About two years ago, I decided it was time to pivot out of pastry chef life and started applying for positions I didn't think I had any qualifications for. I was rejected a number of times until I caught the interest of a recipe editor in need and dove head-first into the food startup and publishing world. I had never written an article. I had never professionally edited recipes to be published, but because of my art history education, I knew I could write, fact-check, think critically, and express and adapt my voice to various audiences. Combining these skills with my years in the kitchen, I knew what it meant to writes recipes, test them, rewrite them, and so on and so on. I knew what I wanted and I went for it with all the enthusiasm I had. Everything else I learned along the way. Within a year and a half, I've been entrusted to run the editorial department. My 'failures' have been my greatest motivating factors and teachers in life to keep learning and growing.
Your passion can produce monetary success, if you ask for it.

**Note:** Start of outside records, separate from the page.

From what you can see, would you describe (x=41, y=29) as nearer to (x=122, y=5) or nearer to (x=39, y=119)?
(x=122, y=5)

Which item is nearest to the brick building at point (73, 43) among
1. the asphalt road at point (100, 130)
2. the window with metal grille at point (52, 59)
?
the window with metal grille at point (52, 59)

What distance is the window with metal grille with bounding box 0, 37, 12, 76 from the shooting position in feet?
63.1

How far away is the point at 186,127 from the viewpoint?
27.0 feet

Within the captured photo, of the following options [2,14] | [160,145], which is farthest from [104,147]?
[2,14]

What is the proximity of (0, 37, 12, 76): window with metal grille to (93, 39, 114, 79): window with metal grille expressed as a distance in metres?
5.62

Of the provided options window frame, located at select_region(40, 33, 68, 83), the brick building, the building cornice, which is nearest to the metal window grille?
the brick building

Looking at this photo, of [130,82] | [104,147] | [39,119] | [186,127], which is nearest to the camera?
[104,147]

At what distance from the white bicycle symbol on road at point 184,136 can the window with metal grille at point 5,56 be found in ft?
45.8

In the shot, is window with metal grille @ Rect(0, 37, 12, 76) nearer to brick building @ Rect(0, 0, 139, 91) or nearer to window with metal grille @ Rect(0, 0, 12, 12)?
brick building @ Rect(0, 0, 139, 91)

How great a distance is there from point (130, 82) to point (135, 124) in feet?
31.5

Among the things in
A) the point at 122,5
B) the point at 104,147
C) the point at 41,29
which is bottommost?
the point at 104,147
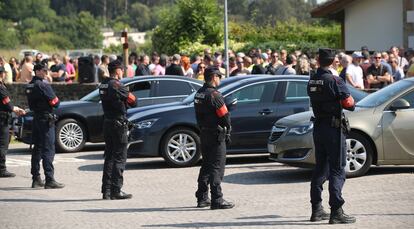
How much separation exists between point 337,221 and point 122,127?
142 inches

Long story short, while many didn't quite understand my choice in course study, it moved me, it excited me, and it taught me the importance of open conversation, connection, and community. It taught me how to manifest job positions that not only serve a purpose for myself, but for others as well. Find what sparks excitement and curiosity inside of you! It will help create a life-long path for meaningful work and success. I, too, have to support myself and am working to pay off student loans. While having the money to survive is necessary, remember that where you start isn't the determining factor of where you will end up. You'd be surprised how quickly you can move up if you apply and capitalize on what you already know and are open to learning to new skills along the way. And most of all: ASK FOR WHAT YOU WANT. This can be the biggest hurdle and life lesson, but if you don't ask, people will not know what to give you. When it's time, do some research on the average salaries of the desired position with geographical location and use that as base knowledge for negotiations. Sites like LinkedIn and Glassdoor are great for that. Aim high!

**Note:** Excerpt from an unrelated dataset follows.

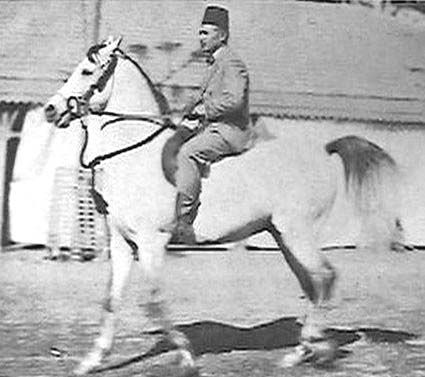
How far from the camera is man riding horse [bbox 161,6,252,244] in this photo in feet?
9.54

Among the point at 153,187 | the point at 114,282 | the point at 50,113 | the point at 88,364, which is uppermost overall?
the point at 50,113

Enjoy school and good luck!
Career Path Thoughts (both obvious and obscure!):
Financial Aid (Scholarships/Grants):
Ask for What You Want:
It's not so much about WHAT you study but more about HOW you apply to the real world. By this, I mean that all of the non-STEM majors in Liberal Arts are about equal--there's not one particular major that stands out in terms of future salary. What is a definite better predictor of salary is whether or not you are able to market yourself, able to identify what makes you valuable to an employer, able to use job searching strategies to the fullest, able to network effectively, able to get internships/research/leadership positions/extracurricular activities during your college years, able to clearly define your career path and follow it, etc.
Go to your career counselor to learn how to identify transferable skills you've gained, how to write about your experiences on your resume so they stand out, and more. Go to them as many times as you can. There is no easy shortcut or magical major you can choose that will instantly make you lots of money. It takes hard work and luck to get to where you want to be, so take advantage of your college's free career resources while you can.

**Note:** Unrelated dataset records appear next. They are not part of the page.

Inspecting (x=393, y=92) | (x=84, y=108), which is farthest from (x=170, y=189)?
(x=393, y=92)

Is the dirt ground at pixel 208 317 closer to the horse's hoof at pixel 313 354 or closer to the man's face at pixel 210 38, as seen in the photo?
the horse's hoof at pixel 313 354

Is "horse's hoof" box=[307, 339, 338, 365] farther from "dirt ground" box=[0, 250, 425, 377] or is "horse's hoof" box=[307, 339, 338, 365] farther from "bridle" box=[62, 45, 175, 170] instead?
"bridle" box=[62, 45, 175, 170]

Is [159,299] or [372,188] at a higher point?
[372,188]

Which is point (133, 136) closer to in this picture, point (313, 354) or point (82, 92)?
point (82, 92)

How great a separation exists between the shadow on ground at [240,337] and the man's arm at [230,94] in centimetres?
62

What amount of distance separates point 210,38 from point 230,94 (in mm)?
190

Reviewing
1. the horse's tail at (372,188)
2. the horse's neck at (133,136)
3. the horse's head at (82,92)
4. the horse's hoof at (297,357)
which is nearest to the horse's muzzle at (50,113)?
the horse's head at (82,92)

The best STEM majors to pursue in the Liberals Arts would include a lot of courses requiring math and sciences. Some examples of these careers are nursing (have to enjoy taking care of others and working within the medical field), construction management, finance (you’ll need to have a good background in mathematics and enjoy problem-solving), accounting, international business (requires traveling).
Each career is unique and you should chose on what most interests you because you want to be able to enjoy your job and no think of it as something to pay off loans. I always suggest making a pros and cons list to help narrow your choices.